Certainly the shift to online marketing is noted by all the leaders we spoke to. Marketing budgets, once heavily weighted to foreign travel for recruitment purposes, are now shifting to google ads and building strong school profiles on Instagram and Facebook. This change arguably has the ability to “level up the market”, allowing more schools to promote effectively. However, this is only likely if schools have the necessary online marketing skills to get noticed in an increasingly competitive market where many schools will be bidding for the same keywords in the same markets?

This move to online marketing also started before Covid-19 kicked in, as Caroline Nixon, director of BAISIS and international director for BSA points out, “even before Covid-19, marketing and admissions personnel (and certainly bursars) at independent schools were asking themselves if flying round the world and sitting in hotel rooms handing out paper brochures was really the most effective way to recruit international students in today’s online world? The cost of this approach was one concern and the environmental impact, another.”  

What about school selection?

Identifying a range of schools that best suit a particular child is probably the easiest part of the process to automate and certainly where online recruitment companies could add most value. Very much like an online dating app, key school requirements such as size, location and single sex versus mixed school can be easily added to a questionnaire to narrow down schools that have already been filtered using these tangible tick box criteria.

However, schools will be concerned that this approach is leaving too much to chance and will probably still want to be recruiting on the ground in target countries. As Mark Jeynes, director of Bishopstrow College and Padworth College explains:

“As we can’t easily fly to meet families ourselves in the current situation we are thinking about recruiting local sales reps in countries and specific regions to support our international recruitment efforts.”

Also, there are aspects of school selection that are far less able to be covered by a tick box approach. A child’s personality must be taken into account in school selection and this is far harder to do well by simply selecting from a list of personality traits. Talking to a family to clearly understand a child’s personality is hard to replicate via an online form. As Gareth Collier, principal of Cardiff Sixth Form College says, “the loss of the personal touch is evidence of the downside of our new online and remote recruitment practices”.

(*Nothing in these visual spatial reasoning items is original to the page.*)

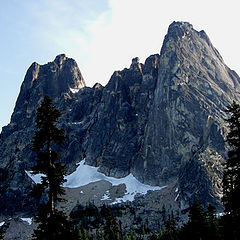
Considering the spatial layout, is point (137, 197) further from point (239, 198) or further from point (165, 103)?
point (239, 198)

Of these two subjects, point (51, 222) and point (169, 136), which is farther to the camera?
point (169, 136)

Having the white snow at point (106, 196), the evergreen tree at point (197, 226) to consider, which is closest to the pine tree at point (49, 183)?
the evergreen tree at point (197, 226)

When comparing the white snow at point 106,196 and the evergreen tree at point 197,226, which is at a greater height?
the white snow at point 106,196

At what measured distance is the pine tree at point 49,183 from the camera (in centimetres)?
1939

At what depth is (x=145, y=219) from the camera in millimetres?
144250

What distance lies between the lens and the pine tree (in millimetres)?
19391

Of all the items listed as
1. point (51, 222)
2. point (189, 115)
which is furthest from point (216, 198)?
point (51, 222)

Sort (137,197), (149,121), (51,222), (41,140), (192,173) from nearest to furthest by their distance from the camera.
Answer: (51,222) → (41,140) → (192,173) → (137,197) → (149,121)

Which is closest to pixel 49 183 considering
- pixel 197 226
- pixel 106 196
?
pixel 197 226

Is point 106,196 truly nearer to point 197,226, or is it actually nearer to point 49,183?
point 197,226

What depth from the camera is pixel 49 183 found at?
20.2 meters

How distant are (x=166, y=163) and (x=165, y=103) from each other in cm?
3745

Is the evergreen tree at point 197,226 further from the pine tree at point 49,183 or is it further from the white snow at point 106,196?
the white snow at point 106,196

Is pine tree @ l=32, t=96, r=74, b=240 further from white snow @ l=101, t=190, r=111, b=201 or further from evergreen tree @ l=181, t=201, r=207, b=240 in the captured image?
white snow @ l=101, t=190, r=111, b=201
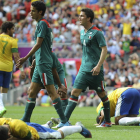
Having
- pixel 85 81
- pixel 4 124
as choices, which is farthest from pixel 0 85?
pixel 4 124

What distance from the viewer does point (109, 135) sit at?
687 centimetres

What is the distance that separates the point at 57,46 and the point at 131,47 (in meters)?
3.81

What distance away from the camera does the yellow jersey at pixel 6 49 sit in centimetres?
1001

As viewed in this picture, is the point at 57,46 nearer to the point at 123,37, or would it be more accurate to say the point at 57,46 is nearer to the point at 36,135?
the point at 123,37

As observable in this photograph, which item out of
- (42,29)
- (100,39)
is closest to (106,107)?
(100,39)

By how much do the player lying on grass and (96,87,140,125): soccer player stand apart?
273 centimetres

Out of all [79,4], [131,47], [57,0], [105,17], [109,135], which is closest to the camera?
[109,135]

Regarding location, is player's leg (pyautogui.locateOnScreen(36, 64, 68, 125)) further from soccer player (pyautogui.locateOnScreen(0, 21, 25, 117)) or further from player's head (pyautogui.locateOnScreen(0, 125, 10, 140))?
player's head (pyautogui.locateOnScreen(0, 125, 10, 140))

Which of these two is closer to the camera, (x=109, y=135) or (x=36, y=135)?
(x=36, y=135)

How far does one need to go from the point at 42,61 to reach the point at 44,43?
34 cm

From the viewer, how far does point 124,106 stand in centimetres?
897

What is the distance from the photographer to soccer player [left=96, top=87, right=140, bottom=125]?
891cm

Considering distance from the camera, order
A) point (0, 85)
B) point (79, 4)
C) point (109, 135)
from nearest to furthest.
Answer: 1. point (109, 135)
2. point (0, 85)
3. point (79, 4)

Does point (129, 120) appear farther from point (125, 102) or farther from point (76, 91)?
point (76, 91)
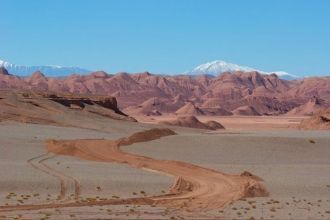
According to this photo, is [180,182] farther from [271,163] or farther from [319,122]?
[319,122]

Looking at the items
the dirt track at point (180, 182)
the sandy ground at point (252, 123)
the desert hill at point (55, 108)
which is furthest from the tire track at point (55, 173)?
the sandy ground at point (252, 123)

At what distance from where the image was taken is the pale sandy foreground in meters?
20.1

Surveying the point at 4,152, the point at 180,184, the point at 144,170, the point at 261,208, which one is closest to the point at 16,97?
the point at 4,152

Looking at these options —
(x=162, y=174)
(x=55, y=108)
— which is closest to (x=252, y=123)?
(x=55, y=108)

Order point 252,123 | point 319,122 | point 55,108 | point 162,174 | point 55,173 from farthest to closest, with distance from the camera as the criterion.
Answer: point 252,123
point 319,122
point 55,108
point 162,174
point 55,173

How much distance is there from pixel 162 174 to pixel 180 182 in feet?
8.99

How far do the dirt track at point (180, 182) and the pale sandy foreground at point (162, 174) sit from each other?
0.63 m

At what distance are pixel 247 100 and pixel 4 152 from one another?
167 metres

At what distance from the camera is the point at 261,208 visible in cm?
2125

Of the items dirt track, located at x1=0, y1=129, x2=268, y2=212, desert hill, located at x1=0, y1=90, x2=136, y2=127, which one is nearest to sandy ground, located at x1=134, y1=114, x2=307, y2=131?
desert hill, located at x1=0, y1=90, x2=136, y2=127

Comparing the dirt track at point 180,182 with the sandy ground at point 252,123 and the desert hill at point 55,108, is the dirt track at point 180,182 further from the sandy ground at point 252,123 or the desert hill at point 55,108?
the sandy ground at point 252,123

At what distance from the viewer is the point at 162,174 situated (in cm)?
2902

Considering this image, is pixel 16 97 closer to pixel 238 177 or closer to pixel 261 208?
pixel 238 177

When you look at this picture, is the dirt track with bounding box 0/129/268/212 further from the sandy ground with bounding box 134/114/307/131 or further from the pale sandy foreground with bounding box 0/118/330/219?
the sandy ground with bounding box 134/114/307/131
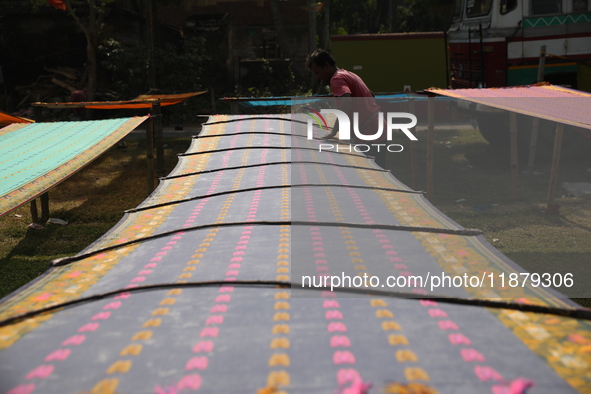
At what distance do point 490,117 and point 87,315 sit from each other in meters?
9.56

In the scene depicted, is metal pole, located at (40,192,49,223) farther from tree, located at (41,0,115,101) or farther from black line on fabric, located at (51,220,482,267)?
tree, located at (41,0,115,101)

What about replacing school visits?

How can families really get a proper understanding of a school without a school visit? Some families already do select a school without visiting the UK and most schools now have a virtual online school tour which can really help a family envisage what school life is like, but can this ever replace an actual visit?

As Mark Jeynes adds, “many families of prospective international students will continue to want to visit a school and meet the head. Whilst virtual tours are a substitute, when it is possible to resume international travel, we definitely expect this type of traditional activity to resume.”

This is arguably the real pinch point where a fully online or remote recruitment process begins to come unstuck.

Purchasing a UK education is a luxury item, a six figure investment, but it is more than that: it is a child’s welfare that is at stake, and however good an online based recruitment process is, it is arguable that nothing can replace meeting the team of people that will ultimately be responsible for their safety and wellbeing.

About the author: Pat Moores is the director and co-founder of UK Education Guide. She has previously written for the PIE blog about private and state school collaboration in the UK and remaining competitive in the Covid-19 world.